In the future, we might regularly turn to the metaverse for compelling, enjoyable experiences — where we don't passively consume TV and sports, but instead use the headset as a doorway to active engagement. The metaverse may happen from the comfort of home, but in a way that feels less isolated. Whether it’s play, shopping, gaming, art, or business, it offers the possibility of spontaneous and socially-connected experiences.
In 20 years, we’ll be looking back at the early days of the metaverse, but the truth is that we don’t yet know what will manifest. And while we often frame this shift from two dimensional to three dimensional, we’re likely to enjoy metaverse experiences that are immersive but 2D. These experiences will become a larger and larger part of our lives. Old Fashion Research founder, Ling Zhang, told Tech Crunch:
We’re strong believers in the metaverse, not just user activity but the assets perspective,” “We believe web3 will be the very first step to revolutionize [our] own identities and asset management.

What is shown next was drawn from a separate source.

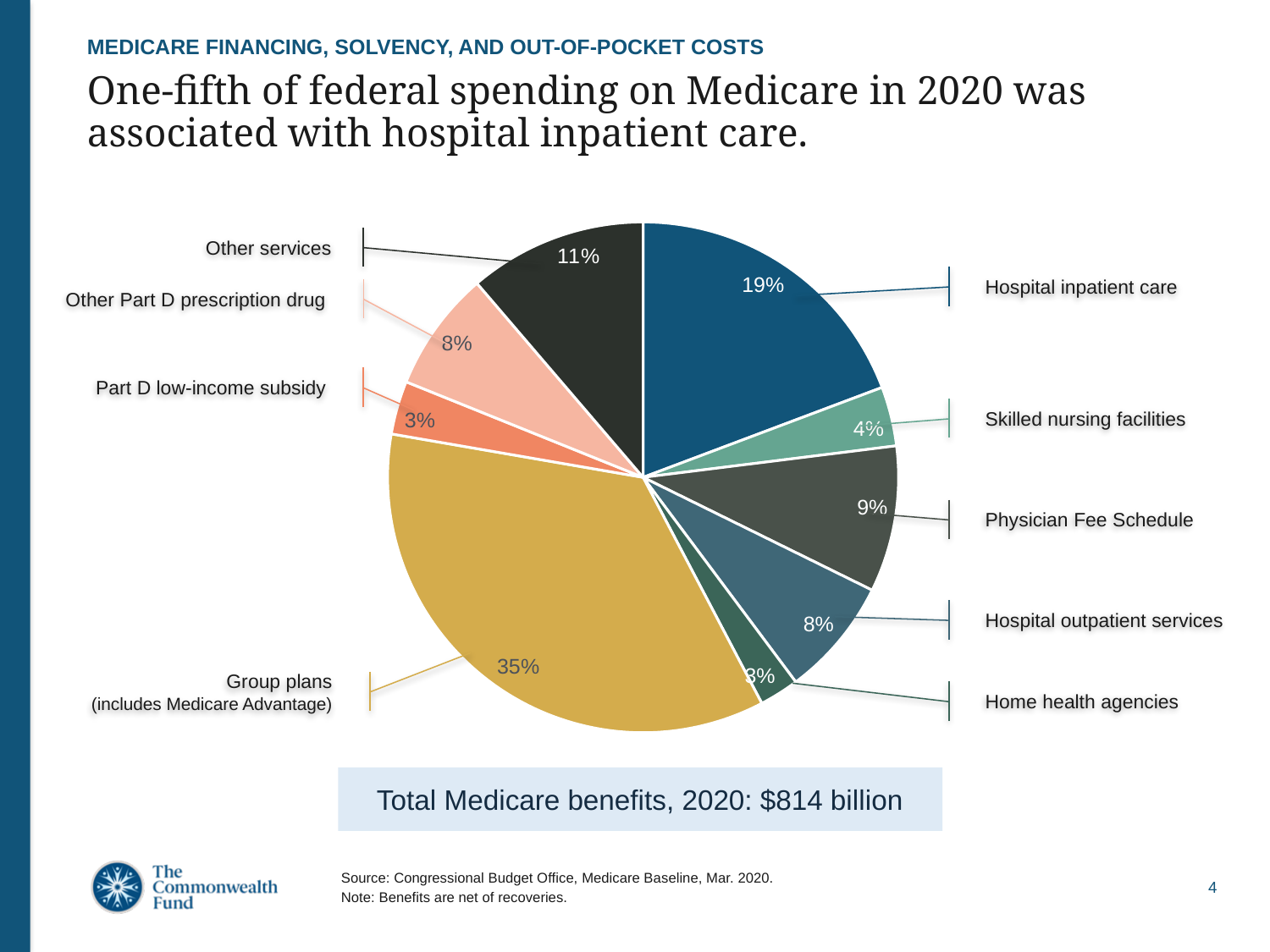
Which category is larger: Hospital inpatient care or Other services? Hospital inpatient care What is the total Medicare benefits figure for 2020 stated below the chart? $814 billion What share of Medicare benefits in 2020 went to hospital inpatient care? 19% What is the difference in percentage points between Physician Fee Schedule and Home health agencies? 6 What type of chart is shown on the slide? Pie chart What is the difference in percentage points between Group plans and Hospital inpatient care? 16 How many categories are shown in the pie chart? 9 What percentage is labeled for Skilled nursing facilities? 4% What share is shown for Physician Fee Schedule? 9% What percentage of the pie is Group plans (includes Medicare Advantage)? 35% Which category has the largest slice of the pie? Group plans (includes Medicare Advantage) What share of the pie is Other Part D prescription drug? 8%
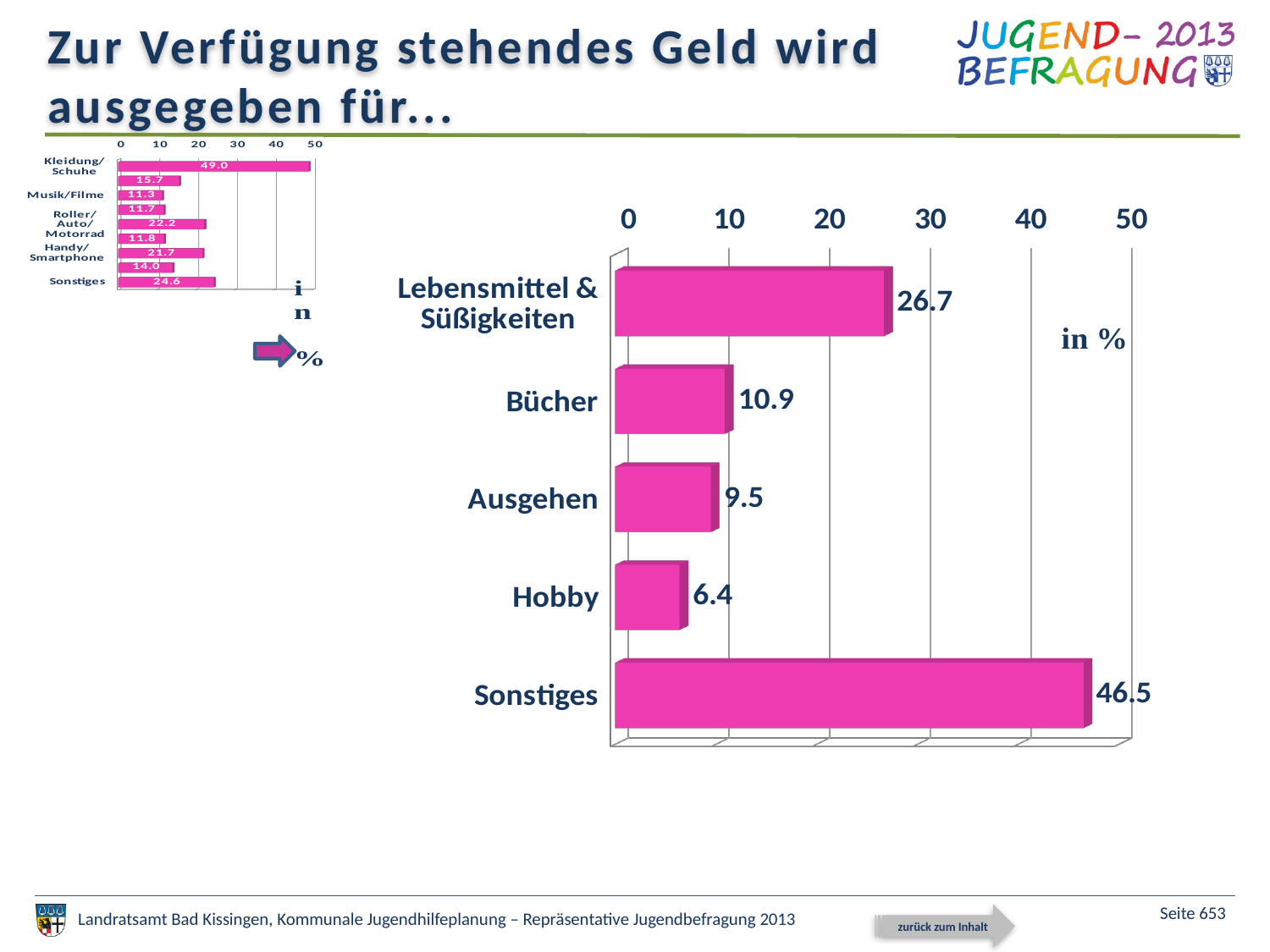
In the small chart at the top left, which category has the highest value? Kleidung/Schuhe In the large chart on the right, how many categories are shown? 5 In the large chart on the right, what is the difference between the values for Sonstiges and Lebensmittel & Süßigkeiten? 19.8 In the large chart on the right, which category has the highest value? Sonstiges In the large chart on the right, which category has the lowest value? Hobby In the large chart on the right, what is the difference between the values for Bücher and Ausgehen? 1.4 In the small chart at the top left, what is the value for Kleidung/Schuhe? 49.0 What kind of chart is the large chart on the right? Bar chart In the large chart on the right, what is the value for Hobby? 6.4 In the large chart on the right, which is larger, the value for Ausgehen or the value for Hobby? Ausgehen In the large chart on the right, what is the value for Lebensmittel & Süßigkeiten? 26.7 In the large chart on the right, what is the value for Bücher? 10.9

Customer relationships will look and feel different
At Zendesk, we're watching the metaverse evolve and seeing the potential for how it can impact customer engagement. When it comes to business, retail has the potential to thrive in the metaverse. A company can display and advise on its wares and, of course, create bespoke personal experiences. Or, if you sell real estate, you could show a client multiple home options in the metaverse. Going another route, an occupational therapist might demonstrate exercises to patients. All the things we do as a digital economy, including some we're not doing yet, have a future in this expansive, immersive sphere.

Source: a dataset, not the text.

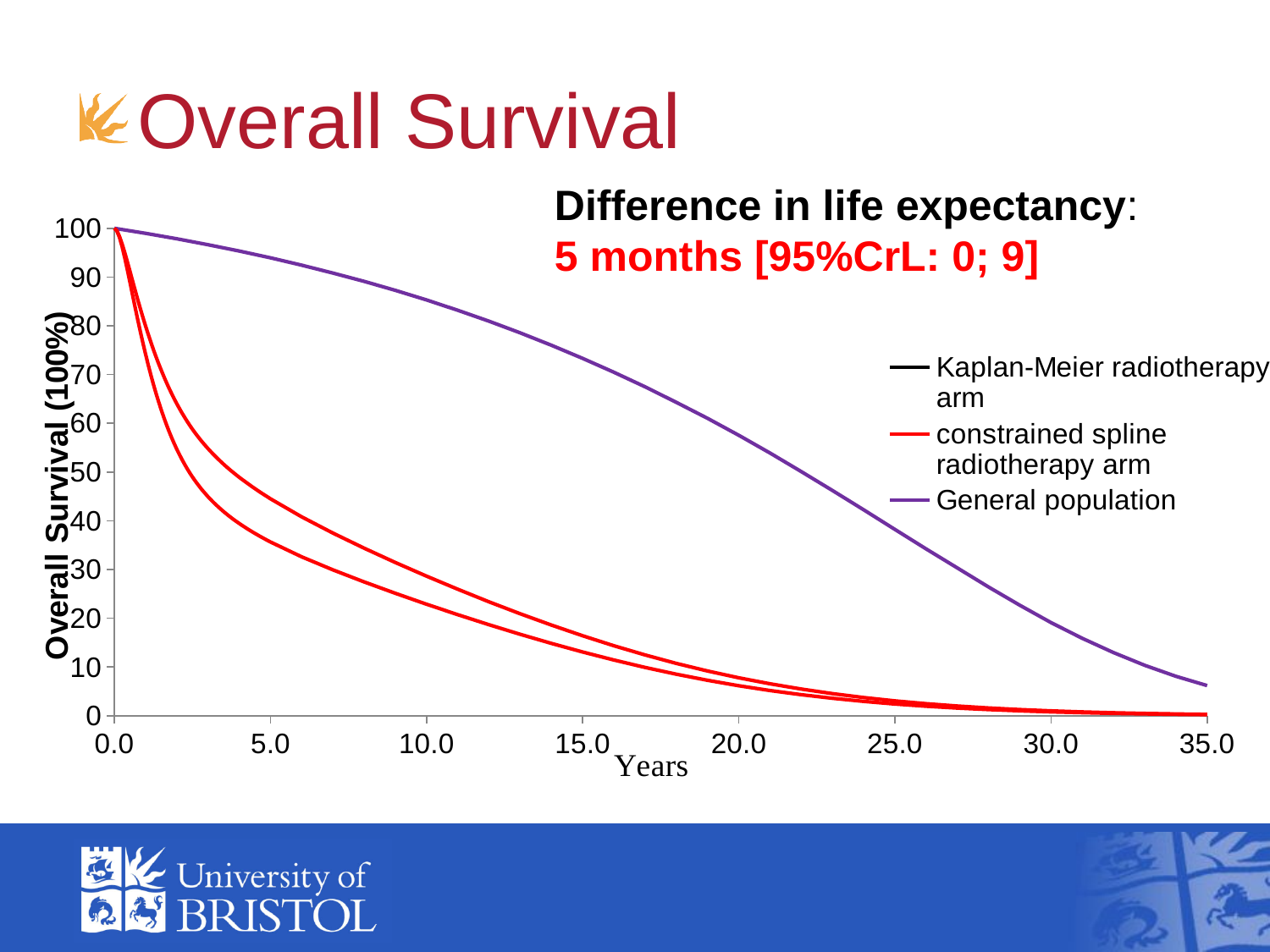
Is the General population survival at 30.0 years greater or less than 20? less What kind of chart is shown on the slide? line chart What colour is the General population line in the legend? purple Is the General population survival at 10.0 years greater or less than 80? greater How many series does the legend list? 3 Is the constrained spline radiotherapy arm survival at 20.0 years greater or less than 10? less Do the survival curves rise or fall as years increase along the x axis? fall What is the overall survival value for all series at 0.0 years? 100 At 20.0 years, which series has the highest overall survival? General population At 10.0 years, which is higher: the General population curve or the constrained spline radiotherapy arm curve? General population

Even in this space, however, building good customer relationships matters. Customers in the metaverse will want the same easy, low-friction support experiences that they’ve come to expect in real life. They may want to text, chat, or message businesses asynchronously — or in real time — the same way they’d message a hotel concierge to request more towels. Some will be chatty, and some will not, but a need well met will impress the customer. If anything, support interactions will be more laser-focused, so as not to take the customer out of the immersive experience. After all, no one wants to step out of their immersive bath, missing a towel.